The robots.txt file is a file placed on your server and used to keep Web pages from being crawled and indexed by search engines. The file itself is a simple text file, which can be created in Notepad.exe. It needs to be saved to the root directory of your site (where your home page or index page is).
Robots.txt file provides you with more functionality than meta robots tag which is available only partially to control behaviour of search engines. You can use it to prevent indexing totally, prevent certain areas of your site from being indexed or to issue individual indexing instructions to specific search engines. You can dictate that search engines crawl only one page per a certain time of period and also specify that they may crawl during certain hours of the day.
Why do I need robots.txt file?
• to prevent search engine spiders from consuming excessive amounts of bandwidth on your server
• to prevent potential copyright infringements
• for websites with multiple subdomains, each subdomain must have its own robots.txt file.

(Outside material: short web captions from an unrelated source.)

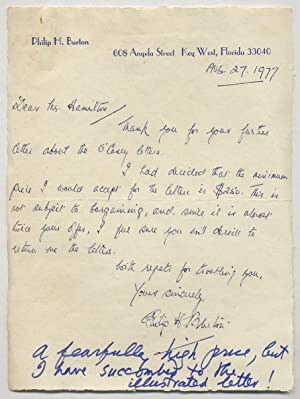 Autograph Letter Signed to Charles Hamilton
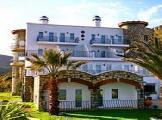 Image of Villa Asina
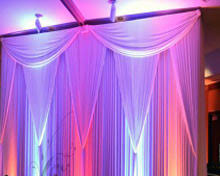 pipe and drape rental nyc led floor rental nyc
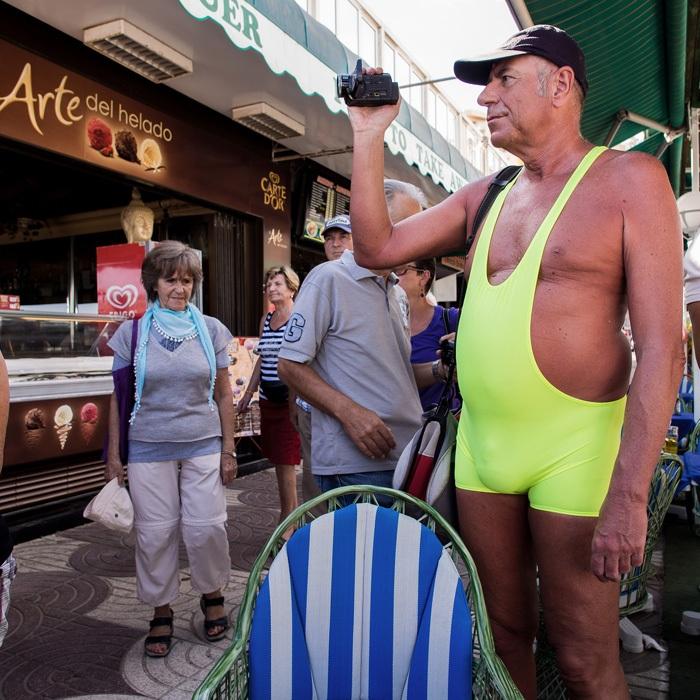 © Guillaume ROUMEGUERE -  diffusion soumise à autorisation - www.roumeguere.com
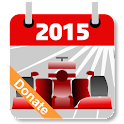 Racing Calendar 2015 DONATE icon
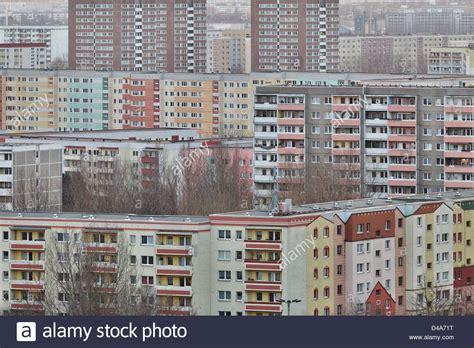 berlin germany prefabricated buildings  berlin marzahn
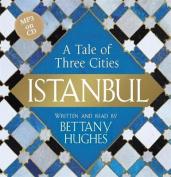 Istanbul [Audio]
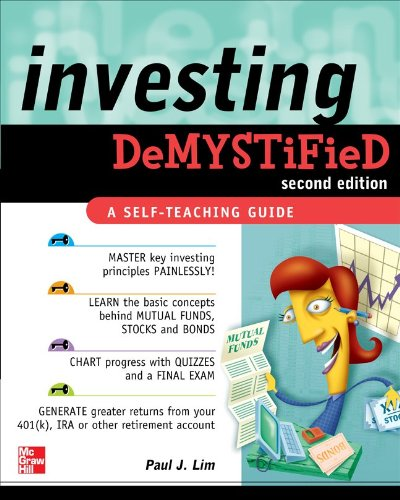 Investing  2nd 2011 edition cover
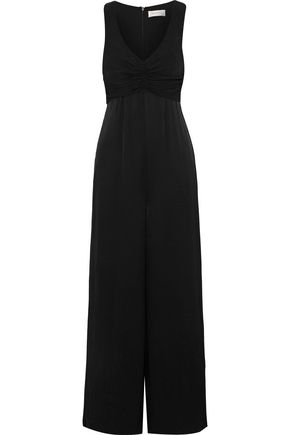 ZIMMERMANN Ruched faille jumpsuit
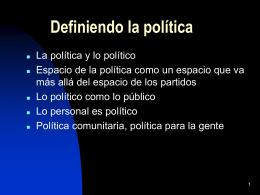 La deliberación ciudadana…
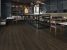 Biyork Floors Hydrogen 5 Plank BIYORK Simply WaterProof Floors Liberty BYKRCHY50LI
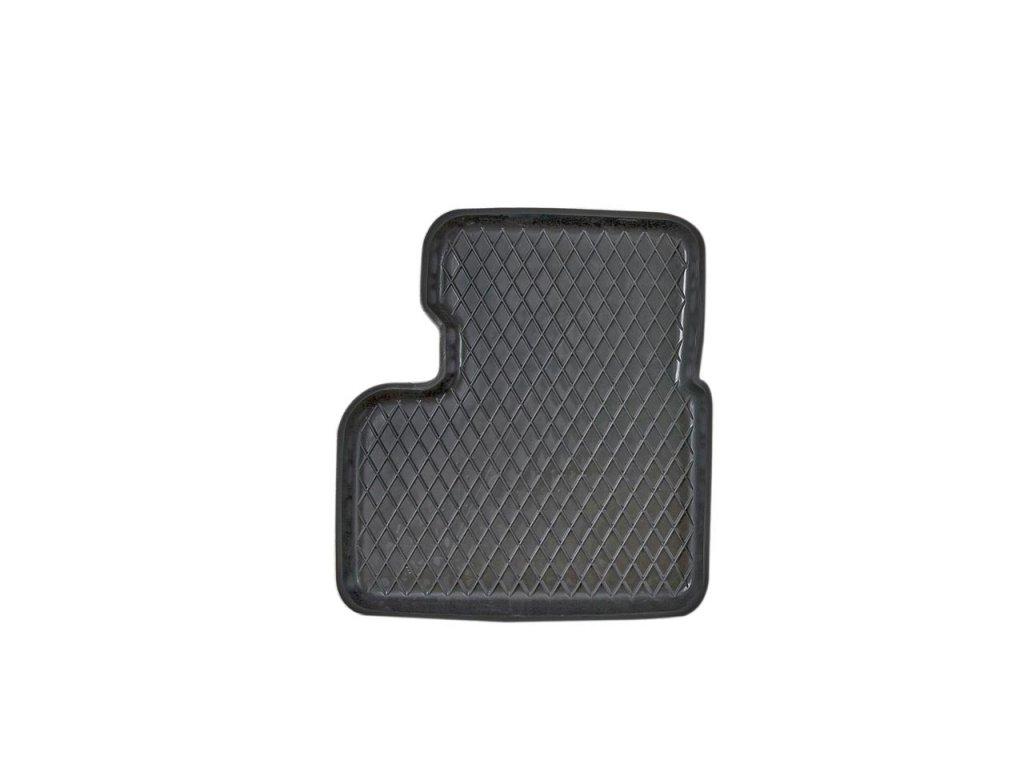 Gumová rohož MG Matiz zadná (model 20 - ľavá)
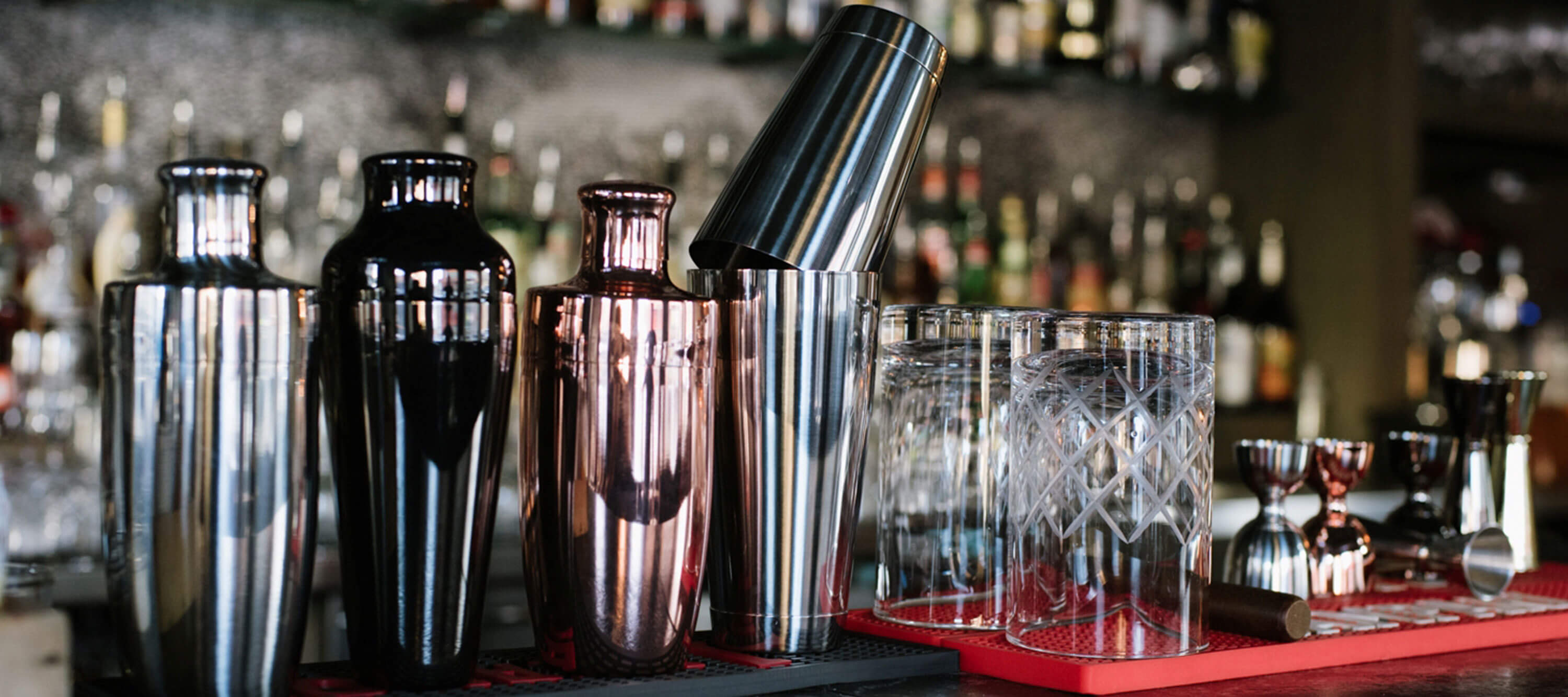 The ultimate boutique bar and glassware distributor and retailer Canada USA Fifth & Vermouth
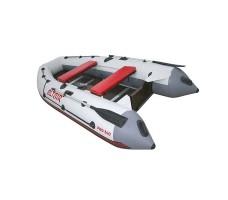 Моторная надувная лодка ПВХ Pro 340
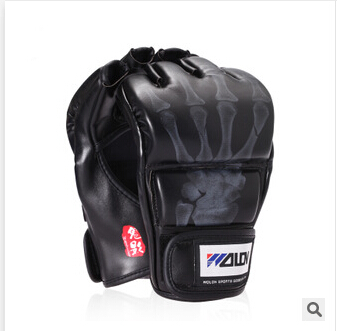 Prix pour Vente chaude 2 couleurs Half Finger gants de Boxe Sanda Gants de Combat Sacs de sable Faite de Haute Qualité PU en cuir Livraison Gratuite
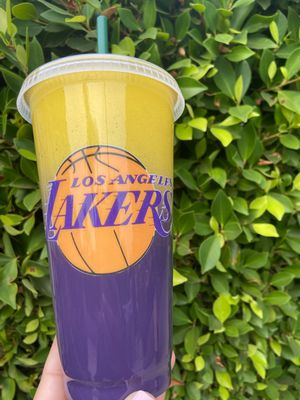 Lakers Starbucks for Sale in Los Angeles, CA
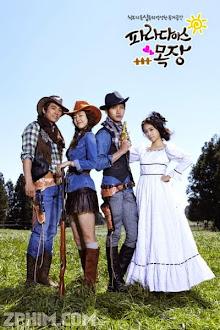 Thiên Đường Cỏ - Paradise Ranch (2011) Poster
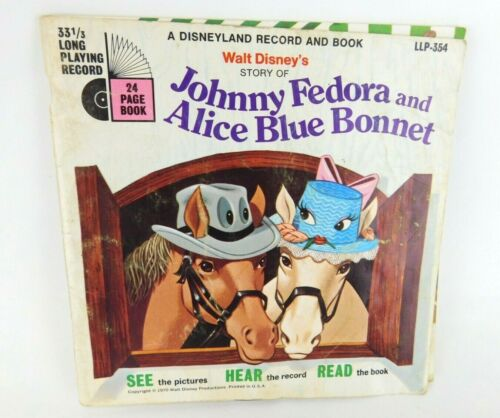Disney Vintage Record and Book:Johnny Fedora and Alice Blue Bonnet (1970) #354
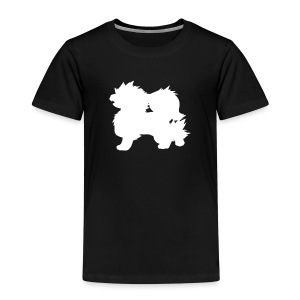 All white Arcanine Merch - T-shirt Premium Enfant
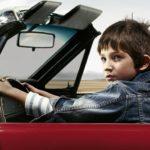 Оформил машину на ребенка - штрафы больше не приходят?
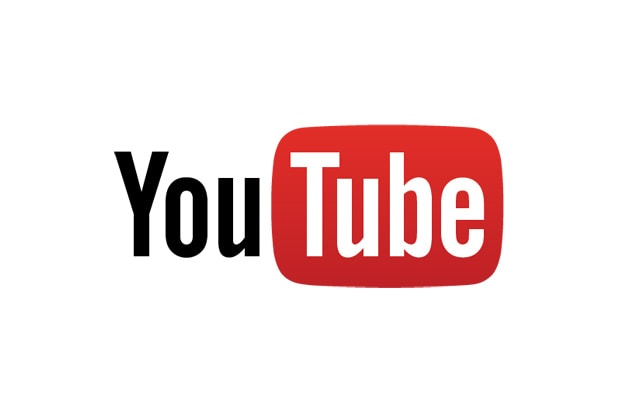 Youtube Hit By Widespread Outage Including Tv And Music Services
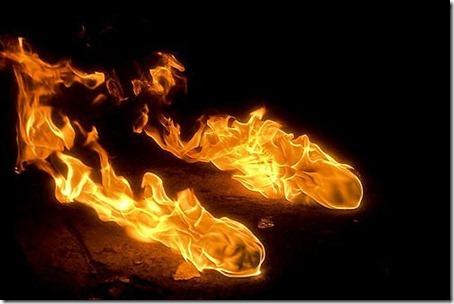 As bolas de fogo do rio Mekong | TVRSUL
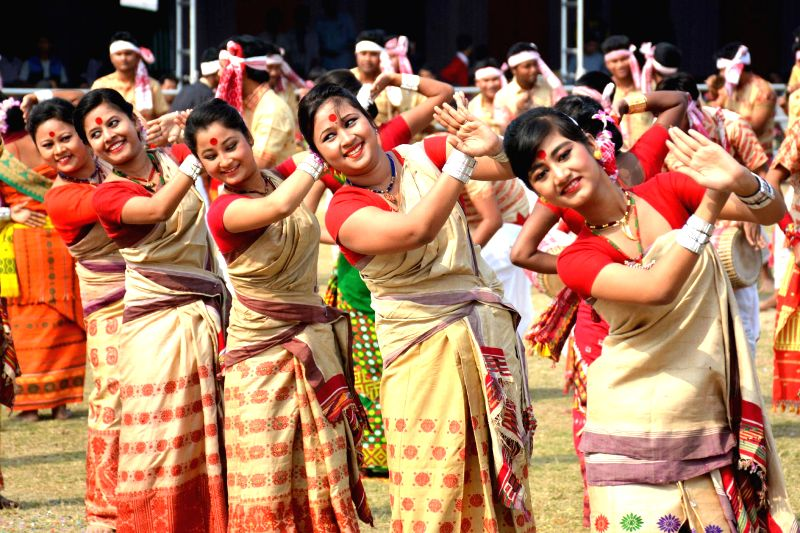 Artists perform during the Republic day celebrations at Khanapara veterinary Field in Guwahati, on Jan 26, 2015.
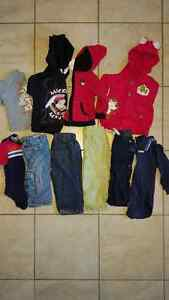 Lot (58 articles) of boys clothes 9 months to 2 T -
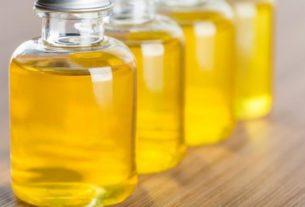 Po co stosuje się olej konopny z nasion?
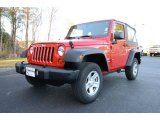 2012 Flame Red Jeep Wrangler Sport 4x4 #89007488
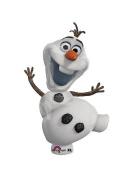 Olaf the Snowman Disney Frozen 100cm Balloon Birthday Party Decoration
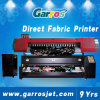 Direct Fabric Printer Industrial Digital Inkjet Fabric Printer Garros Tx-1802D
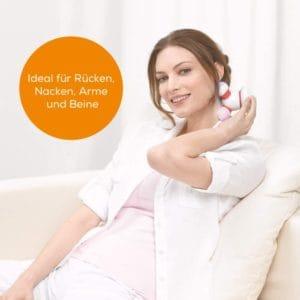 Handmassagegeraet-Beurer-MG-16-Mini-nacken-rücken-test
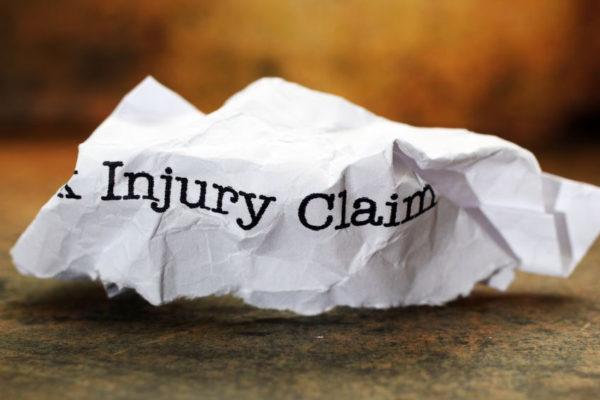 Personal Injury Claim Stats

• while content of the selected directories might be misleading or irrelevant to the categorization of the site as a whole
Creating a robots.txt file.
• Open any text editor, such as notepad.exe
• Type “User-Agent: *”.This line describes which search engine spiders should obey this rule. The * refers to all robots.
• To disallow all robots from crawling your /directory, add this text: Disallow:/yourdirectoryname/, to disallow certain file from being indexed, add this text: Disallow:/directory/file.html.
• Save the file and name it robots.txt. Upload the file to your Web root directory.